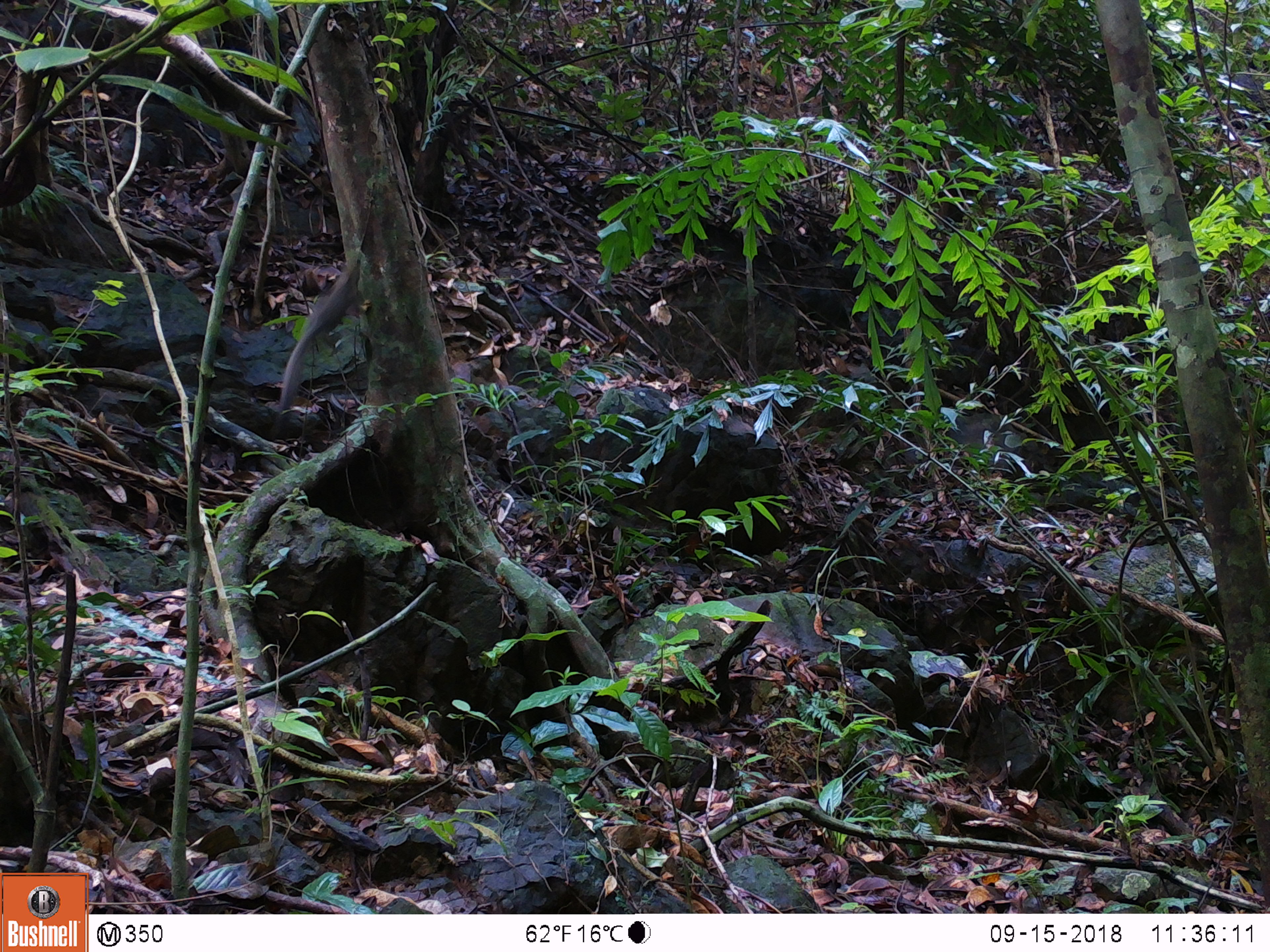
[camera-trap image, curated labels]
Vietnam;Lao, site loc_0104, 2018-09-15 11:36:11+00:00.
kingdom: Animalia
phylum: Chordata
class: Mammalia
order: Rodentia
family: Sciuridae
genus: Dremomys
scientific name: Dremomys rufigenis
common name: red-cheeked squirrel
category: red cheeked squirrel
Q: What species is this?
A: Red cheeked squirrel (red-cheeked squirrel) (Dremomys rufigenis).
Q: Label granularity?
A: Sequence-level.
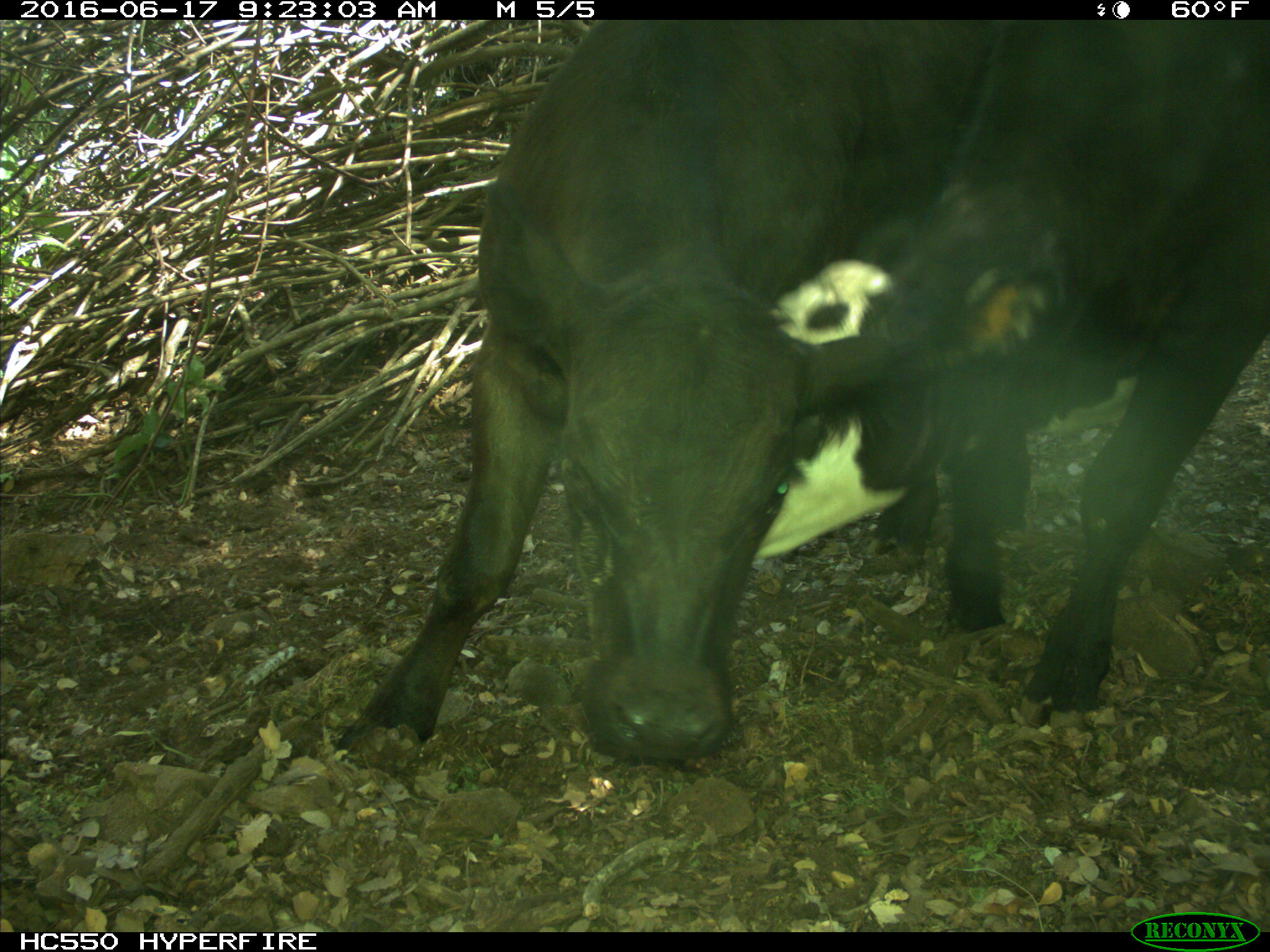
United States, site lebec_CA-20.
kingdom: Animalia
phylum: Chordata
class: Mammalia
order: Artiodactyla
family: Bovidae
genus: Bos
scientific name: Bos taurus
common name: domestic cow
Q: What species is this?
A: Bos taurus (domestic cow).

============

> _Task prompt_: Return the line that contains "order: Artiodactyla", along with every line after it in the data above, exactly and with nothing else.

> _Response to this task_:
order: Artiodactyla
family: Bovidae
genus: Bos
scientific name: Bos taurus
common name: domestic cow
Q: What species is this?
A: Bos taurus (domestic cow).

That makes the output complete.